Houve um tempo que subir e descer a Augusta fazia parte da minha rotina diária. Em 1971, matriculado no Cursinho MED, saia do Banco Real na 24 de Maio, onde trabalhava, e subia a Augusta em direção a Lanchonete “Crazy Cat” ao encontro de uma turma que parecia morar ali.
Nessa lanchonete (“Crazy Cat”) formávamos uma turminha de futuros e pretensioso compositores: com o Paulo Roberto Santiago (Sants), o Beto, Trans, a Rose, o Robson e eu.
Ao invés de frequentar as aulas no cursinho MED, agente se mandava para lá na tentativa de se aplicar cada vez mais na arte de beber, cantar e compor. Músicas, letras e jingles saiam a todo instante. Todo dia tinha cantoria.
Para variar, de vez em quando saíamos em busca de novos bares e botecos, festas ou qualquer tipo de despedidas. A animação, às vezes, acabava rendendo além dos aplausos, uma passada de chapéu para recolher grana para a cerveja. Todo mundo fazia parte da turma.

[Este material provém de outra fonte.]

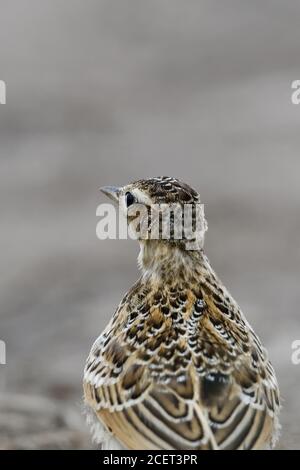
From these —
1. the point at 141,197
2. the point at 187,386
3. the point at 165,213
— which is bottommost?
the point at 187,386

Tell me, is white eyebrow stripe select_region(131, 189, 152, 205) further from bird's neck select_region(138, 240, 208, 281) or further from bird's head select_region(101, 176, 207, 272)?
bird's neck select_region(138, 240, 208, 281)

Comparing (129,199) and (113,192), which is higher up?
(113,192)

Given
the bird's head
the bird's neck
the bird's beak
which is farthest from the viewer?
the bird's beak

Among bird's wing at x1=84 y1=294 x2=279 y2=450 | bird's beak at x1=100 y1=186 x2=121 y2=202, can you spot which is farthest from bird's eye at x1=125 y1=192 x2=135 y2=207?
bird's wing at x1=84 y1=294 x2=279 y2=450

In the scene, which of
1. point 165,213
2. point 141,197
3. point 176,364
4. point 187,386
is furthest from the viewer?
point 141,197

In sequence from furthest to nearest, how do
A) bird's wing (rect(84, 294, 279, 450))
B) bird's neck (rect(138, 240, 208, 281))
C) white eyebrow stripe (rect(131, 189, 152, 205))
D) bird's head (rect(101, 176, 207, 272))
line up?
bird's neck (rect(138, 240, 208, 281))
white eyebrow stripe (rect(131, 189, 152, 205))
bird's head (rect(101, 176, 207, 272))
bird's wing (rect(84, 294, 279, 450))

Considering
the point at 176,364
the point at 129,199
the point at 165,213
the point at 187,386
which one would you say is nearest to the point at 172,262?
the point at 165,213

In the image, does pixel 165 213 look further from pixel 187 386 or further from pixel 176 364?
pixel 187 386

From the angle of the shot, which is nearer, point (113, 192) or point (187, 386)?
point (187, 386)
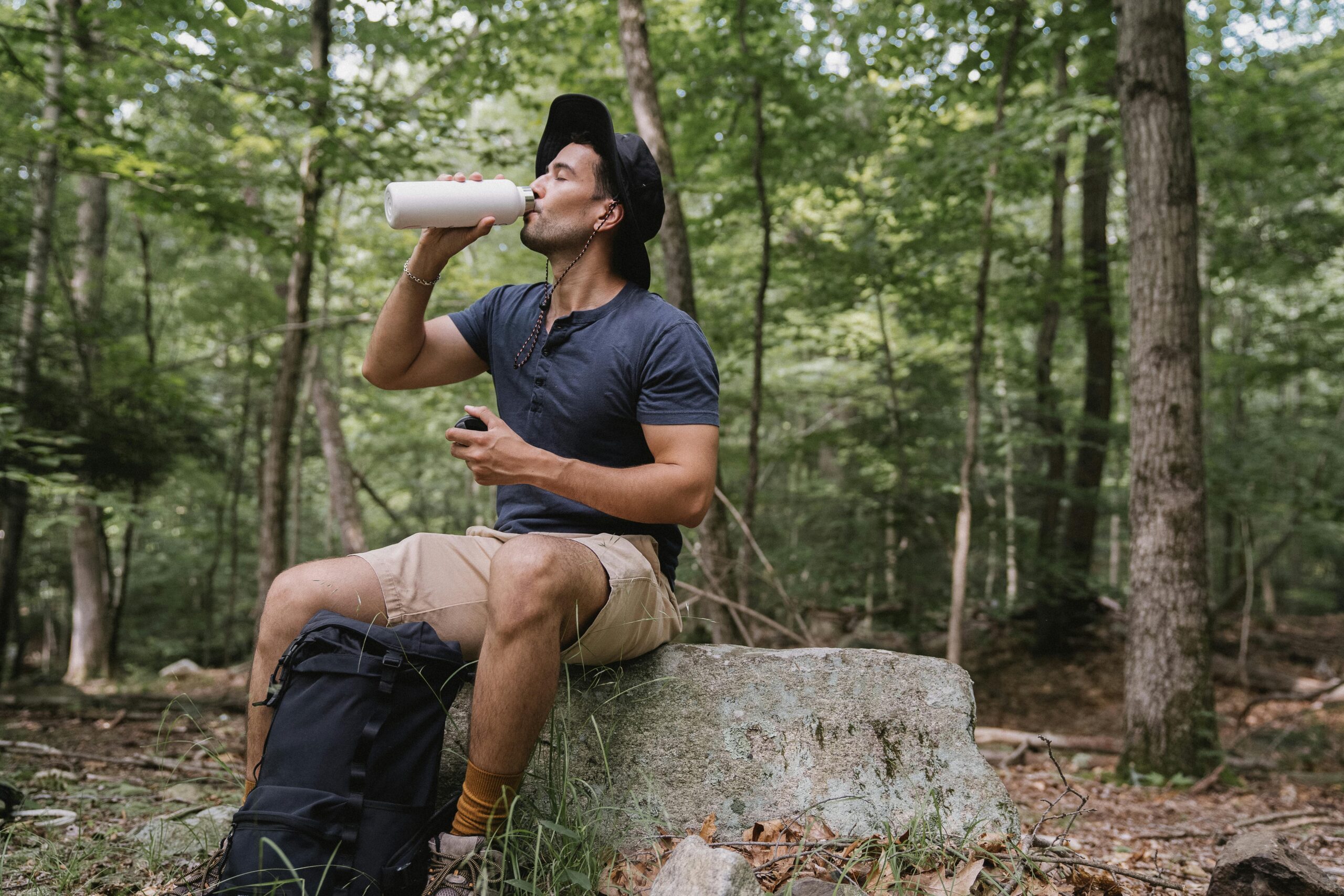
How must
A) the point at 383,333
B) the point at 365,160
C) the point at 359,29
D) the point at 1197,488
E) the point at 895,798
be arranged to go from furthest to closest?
the point at 359,29 → the point at 365,160 → the point at 1197,488 → the point at 383,333 → the point at 895,798

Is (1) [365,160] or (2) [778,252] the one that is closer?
(1) [365,160]

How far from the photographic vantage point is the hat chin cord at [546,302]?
2.59 metres

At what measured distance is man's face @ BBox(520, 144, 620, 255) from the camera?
257 cm

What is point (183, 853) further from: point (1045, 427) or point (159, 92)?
point (159, 92)

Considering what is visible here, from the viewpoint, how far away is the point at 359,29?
8.12 metres

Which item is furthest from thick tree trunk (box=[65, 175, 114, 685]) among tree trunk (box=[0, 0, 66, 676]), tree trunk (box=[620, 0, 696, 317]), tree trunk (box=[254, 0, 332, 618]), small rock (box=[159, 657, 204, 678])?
tree trunk (box=[620, 0, 696, 317])

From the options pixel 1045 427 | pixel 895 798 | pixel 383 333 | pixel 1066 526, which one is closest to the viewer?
pixel 895 798

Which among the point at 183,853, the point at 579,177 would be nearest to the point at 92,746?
the point at 183,853

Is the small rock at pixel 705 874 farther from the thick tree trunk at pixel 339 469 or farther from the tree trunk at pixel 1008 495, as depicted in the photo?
the thick tree trunk at pixel 339 469

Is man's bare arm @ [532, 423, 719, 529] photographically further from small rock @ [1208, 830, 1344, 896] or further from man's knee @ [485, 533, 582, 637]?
small rock @ [1208, 830, 1344, 896]

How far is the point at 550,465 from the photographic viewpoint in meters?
2.09

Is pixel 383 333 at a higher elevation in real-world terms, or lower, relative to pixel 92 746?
higher

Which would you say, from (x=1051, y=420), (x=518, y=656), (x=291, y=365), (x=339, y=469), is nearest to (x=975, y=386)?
(x=1051, y=420)

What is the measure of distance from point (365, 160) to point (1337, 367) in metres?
11.2
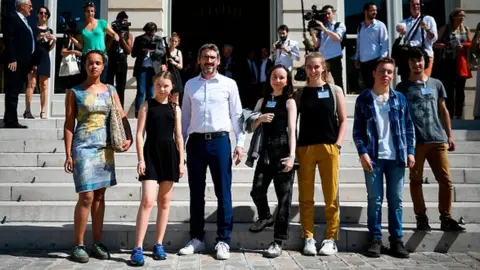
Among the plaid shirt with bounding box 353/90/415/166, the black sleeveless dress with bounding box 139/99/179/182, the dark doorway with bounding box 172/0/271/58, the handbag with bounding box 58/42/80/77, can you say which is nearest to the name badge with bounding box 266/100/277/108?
the plaid shirt with bounding box 353/90/415/166

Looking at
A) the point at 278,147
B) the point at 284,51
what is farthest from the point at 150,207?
the point at 284,51

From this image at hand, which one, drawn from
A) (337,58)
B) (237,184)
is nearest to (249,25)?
(337,58)

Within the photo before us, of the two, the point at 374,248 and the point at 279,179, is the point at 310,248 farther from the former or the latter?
the point at 279,179

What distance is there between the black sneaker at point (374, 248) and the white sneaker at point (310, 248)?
0.54m

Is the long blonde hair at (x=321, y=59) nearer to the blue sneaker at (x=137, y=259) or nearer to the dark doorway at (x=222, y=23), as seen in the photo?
the blue sneaker at (x=137, y=259)

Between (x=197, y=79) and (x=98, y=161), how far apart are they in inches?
51.4

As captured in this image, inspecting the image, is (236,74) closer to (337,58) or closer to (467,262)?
(337,58)

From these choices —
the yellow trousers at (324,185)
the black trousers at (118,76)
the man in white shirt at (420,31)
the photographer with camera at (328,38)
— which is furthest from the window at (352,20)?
the yellow trousers at (324,185)

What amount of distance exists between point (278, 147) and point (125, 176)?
8.00ft

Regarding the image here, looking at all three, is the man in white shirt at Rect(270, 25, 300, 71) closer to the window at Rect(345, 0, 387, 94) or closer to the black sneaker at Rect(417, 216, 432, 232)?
the window at Rect(345, 0, 387, 94)

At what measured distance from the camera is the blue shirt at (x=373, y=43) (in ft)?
26.1

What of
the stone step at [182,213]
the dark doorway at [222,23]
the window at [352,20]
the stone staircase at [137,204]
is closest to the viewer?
the stone staircase at [137,204]

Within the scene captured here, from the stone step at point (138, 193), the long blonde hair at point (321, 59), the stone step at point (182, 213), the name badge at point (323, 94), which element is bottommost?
the stone step at point (182, 213)

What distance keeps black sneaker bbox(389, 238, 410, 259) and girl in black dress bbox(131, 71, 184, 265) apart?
229 cm
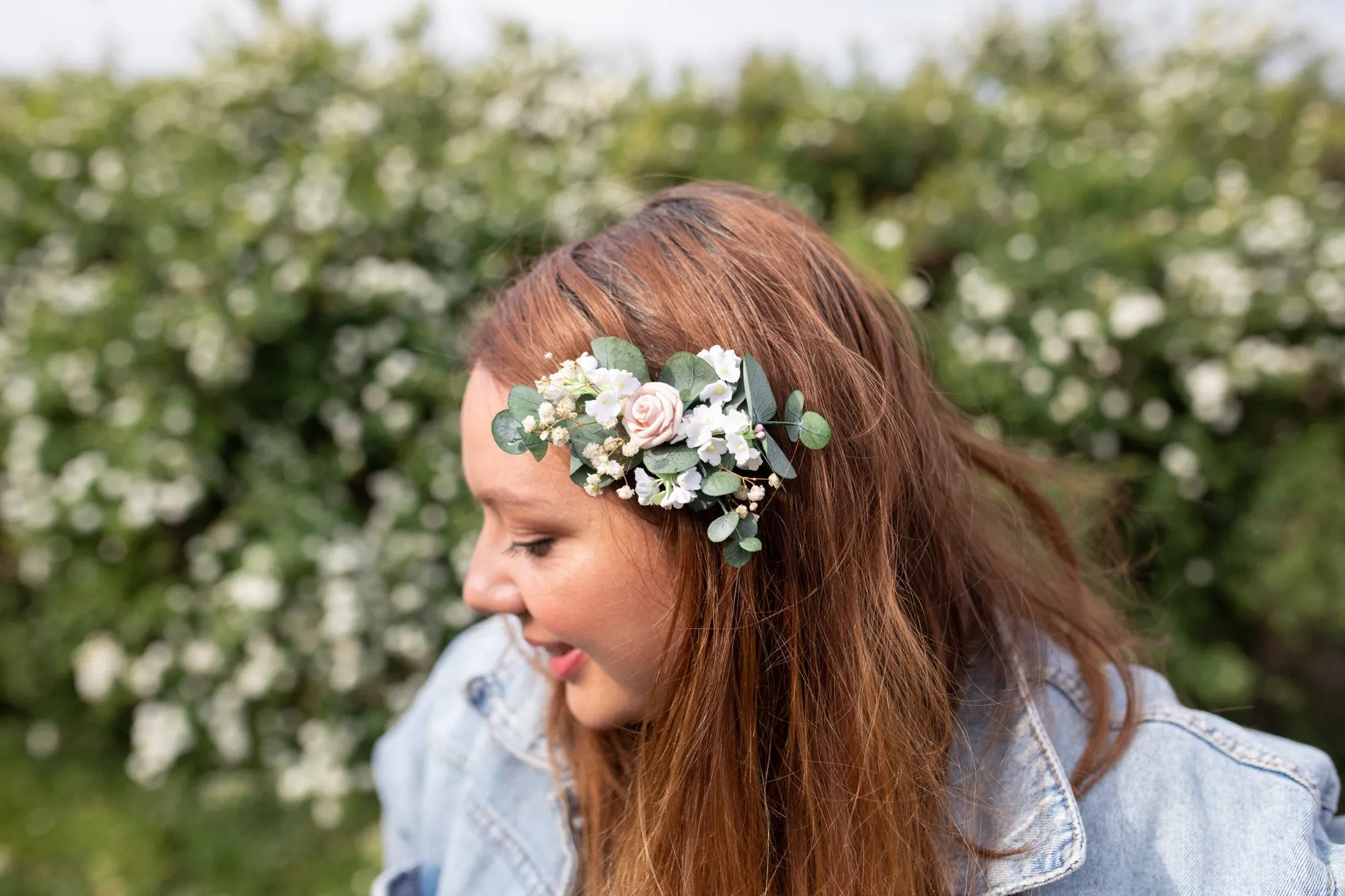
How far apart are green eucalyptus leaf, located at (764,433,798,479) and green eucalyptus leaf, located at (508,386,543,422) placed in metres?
0.29

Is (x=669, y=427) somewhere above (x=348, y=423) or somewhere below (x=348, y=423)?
above

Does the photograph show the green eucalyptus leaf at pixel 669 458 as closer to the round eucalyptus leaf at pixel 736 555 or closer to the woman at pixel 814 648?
the woman at pixel 814 648

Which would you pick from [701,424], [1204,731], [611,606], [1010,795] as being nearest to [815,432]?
[701,424]

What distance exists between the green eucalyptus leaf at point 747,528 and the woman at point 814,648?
17mm

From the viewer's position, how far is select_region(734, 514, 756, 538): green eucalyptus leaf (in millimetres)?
1068

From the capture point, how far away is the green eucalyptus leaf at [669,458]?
1038mm

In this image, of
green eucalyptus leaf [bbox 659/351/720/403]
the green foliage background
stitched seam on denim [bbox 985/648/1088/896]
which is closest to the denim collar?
stitched seam on denim [bbox 985/648/1088/896]

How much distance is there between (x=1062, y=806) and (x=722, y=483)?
75 cm

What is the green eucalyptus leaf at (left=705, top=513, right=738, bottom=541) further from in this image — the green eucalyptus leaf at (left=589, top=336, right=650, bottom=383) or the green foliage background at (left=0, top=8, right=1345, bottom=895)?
the green foliage background at (left=0, top=8, right=1345, bottom=895)

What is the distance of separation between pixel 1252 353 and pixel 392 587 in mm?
3317

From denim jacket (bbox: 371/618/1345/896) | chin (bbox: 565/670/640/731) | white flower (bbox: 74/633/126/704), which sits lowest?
white flower (bbox: 74/633/126/704)

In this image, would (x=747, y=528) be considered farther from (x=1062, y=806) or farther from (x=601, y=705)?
(x=1062, y=806)

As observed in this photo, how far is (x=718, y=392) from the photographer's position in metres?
1.05

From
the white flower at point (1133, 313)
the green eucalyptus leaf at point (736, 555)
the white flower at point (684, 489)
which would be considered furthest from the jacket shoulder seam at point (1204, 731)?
the white flower at point (1133, 313)
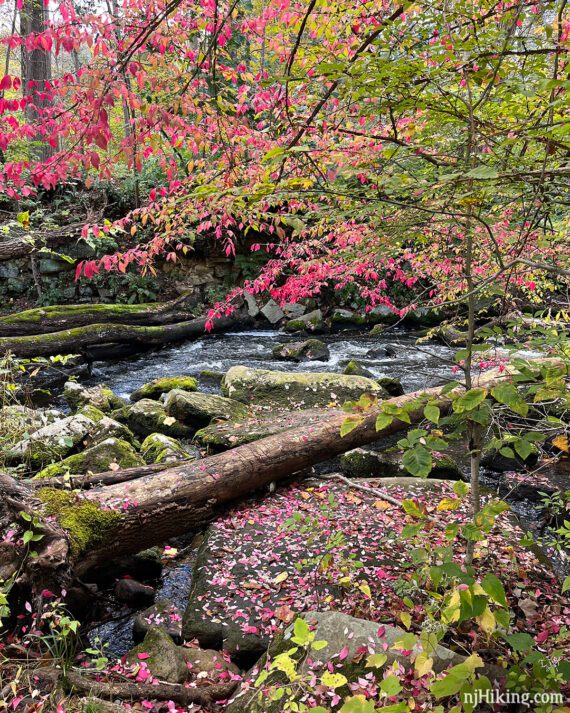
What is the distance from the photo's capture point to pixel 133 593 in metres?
3.64

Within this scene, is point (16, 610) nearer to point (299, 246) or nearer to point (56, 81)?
point (56, 81)

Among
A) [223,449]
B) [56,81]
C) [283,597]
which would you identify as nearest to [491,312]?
[223,449]

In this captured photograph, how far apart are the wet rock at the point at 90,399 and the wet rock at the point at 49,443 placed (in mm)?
1572

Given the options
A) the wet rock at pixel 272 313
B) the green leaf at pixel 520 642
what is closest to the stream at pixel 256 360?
the wet rock at pixel 272 313

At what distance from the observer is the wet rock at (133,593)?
3.62 meters

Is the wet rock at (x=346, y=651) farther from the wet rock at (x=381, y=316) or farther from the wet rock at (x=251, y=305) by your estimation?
the wet rock at (x=381, y=316)

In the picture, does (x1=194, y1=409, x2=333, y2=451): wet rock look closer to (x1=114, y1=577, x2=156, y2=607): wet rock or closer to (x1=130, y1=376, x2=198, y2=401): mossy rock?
(x1=114, y1=577, x2=156, y2=607): wet rock

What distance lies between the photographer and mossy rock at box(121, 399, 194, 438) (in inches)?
259

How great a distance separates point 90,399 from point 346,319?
10.1 metres

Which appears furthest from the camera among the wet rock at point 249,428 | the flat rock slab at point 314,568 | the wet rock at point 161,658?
the wet rock at point 249,428

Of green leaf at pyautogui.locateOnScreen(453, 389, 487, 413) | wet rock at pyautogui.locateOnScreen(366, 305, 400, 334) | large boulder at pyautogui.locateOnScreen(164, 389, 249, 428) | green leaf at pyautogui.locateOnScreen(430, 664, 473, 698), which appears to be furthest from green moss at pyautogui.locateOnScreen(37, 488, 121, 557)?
wet rock at pyautogui.locateOnScreen(366, 305, 400, 334)

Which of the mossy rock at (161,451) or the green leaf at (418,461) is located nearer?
the green leaf at (418,461)

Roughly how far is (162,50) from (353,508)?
4.02 meters

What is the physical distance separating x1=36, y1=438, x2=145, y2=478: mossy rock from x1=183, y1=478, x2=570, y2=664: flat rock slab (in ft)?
4.51
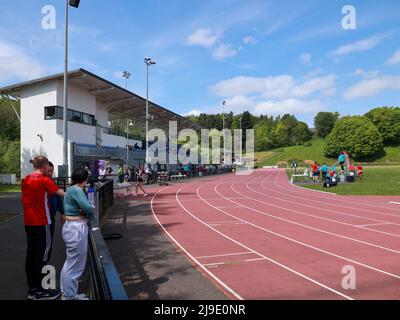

Esmê (Esmeralda de Souza): Quando a conheci, era a garçonete mais bonita do “Crazy Cat”. Morena jambo, de olhar meigo que chamava a atenção de todos pelo conjunto da obra. Esmê, era natural do Rio Grande do Norte, tinha como sonho de ser artista… No dia de seu aniversário, fizeram uma festa surpresa para ela. E também para mim, pois "o presente dela" acabei sendo eu.
Acabei então me tornando o namorado da Esmeralda.
Por seu uma pessoa muito simpática e alegre com as pessoas, jamais desconfiei do seu interesse. Entendia tudo como uma bela amizade. Mas ela não… Nossos amigos comuns tramaram a favor dela, sem que eu nada soubesse… Ela era mais vivida que eu, tinha 28 anos e eu apenas 22.
Ali aprendi a fazer música (letras), aprendi a amar e a conhecer o lado “out” da cidade. Praticamente "dado como presente" de aniversário fiz a minha estréia no mundo dos adultos. Ficamos juntos por quatro meses.
Fuçando aqui e ali, ela acabou cavando um teste para fazer parte do elenco da peça “Hair”. Na surdina, foi aprovada para fazer parte do elenco da segunda montagem de ““Hair”” 1971/1972. Mais adiante fez parte do elenco teatral do Tem Banana na Banda contracenando com Zezé Mota e nunca mais parou.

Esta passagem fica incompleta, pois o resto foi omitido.